# Chaeto (and a couple questions)



## JBen (Jan 13, 2012)

Returning to Salt after a long hiatus (many years). Back then wet/dry was new and all the rage. Kind of surprised at all the advancements/changes.

Sytems is up and running, all parameters stable and right where I want them. Only thing I'm keeping an eye on is my Nitrate at 3.0 and Phosphate at .25, all else at optimums.

So currently I'm trying to iron out some wrinkles, make minor adjustments to things that didn't go as planned or that I didn't foresee.

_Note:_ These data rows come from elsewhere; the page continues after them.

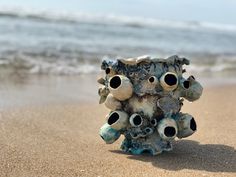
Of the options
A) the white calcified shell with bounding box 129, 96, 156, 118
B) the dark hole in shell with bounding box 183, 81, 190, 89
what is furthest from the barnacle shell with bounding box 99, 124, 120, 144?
the dark hole in shell with bounding box 183, 81, 190, 89

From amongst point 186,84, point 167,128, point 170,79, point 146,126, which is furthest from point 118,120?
point 186,84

One such is a refuge. I bought an Aqeuon Proflex 3 sump (20g). Nice unit, (thus far) however I had to scrap my plans of using the 2nd chamber as a refuge, due to evaporation. With both my return and skimmer in the 3rd and final smaller chamber, the water displacement is enough that daily 1g evaporation was dropping the water level 1.5inches and dangerously close to the return pumps intake. No margin of error. I know an ATO will resolve that, however Im dealing with space issue in the family room (its location) and an unsightly reservoir would be problematic.

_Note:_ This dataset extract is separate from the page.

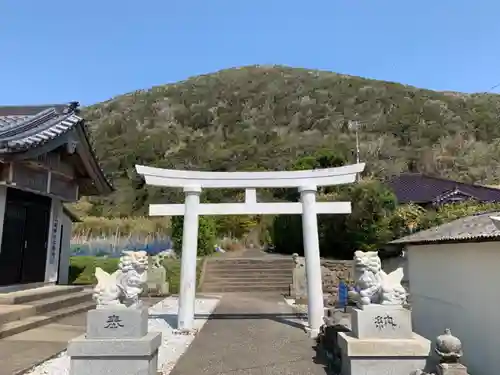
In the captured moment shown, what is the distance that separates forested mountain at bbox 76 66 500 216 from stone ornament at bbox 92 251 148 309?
92.0 feet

So with the skimmer in the 2nd chamber and return pump in the 3rd, my plans for a refuge are at least shelved, if not canned. In lieu I've added a Phosban reactor (currently running a sea chem media product that helps with N03) but will likely switch out to Phosban/Phosgaurd.

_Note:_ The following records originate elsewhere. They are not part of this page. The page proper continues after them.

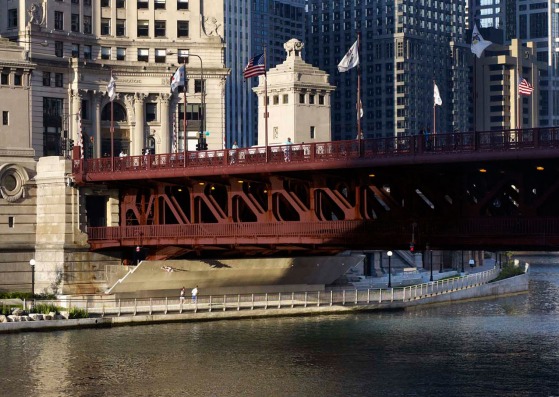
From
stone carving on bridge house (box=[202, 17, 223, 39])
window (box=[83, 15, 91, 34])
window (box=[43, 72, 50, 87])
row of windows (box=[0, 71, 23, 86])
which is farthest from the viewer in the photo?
stone carving on bridge house (box=[202, 17, 223, 39])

If I can't do a proper fuge I would at the least still be able to add some Chaeto.
Is it possible without a dedicated chamber due to the risk it could start to clog either the skimmer or returns intakes?

Storage containers.
I'm using a 8g water container for my RODI top ups, but will want to do a water change soon (before N03 hits 10). My mixing station I want to create in the basement kitchen, that will mean carrying 10g upstairs and because its going to be in a spare, unused kitchen I don't want it too unsightly, so would prefer not using 45g drums and something closer to 20g-25g. Thoughts on where I might find something in Durham Region?

Set up
90g Aqeuon DT (48x24x18)
20g Aqeuon Sump
SWC Skimmer
Mag 9 return
Phosban reactor
8 x54w T5HO
1 48in LED strip (for night viewing/cosmetics)
MP40 (set in reefcrest)

70pds cured LR
30pds Dry
60pds Aragonite (make a bed aprx 1.5in deep)

Cheers
J


----------



## sig (Dec 13, 2010)

JBen said:


> but will likely switch out to Phosban/*Phosgaurd.*
> 
> J


Here is the much better product now. You can read reviews there.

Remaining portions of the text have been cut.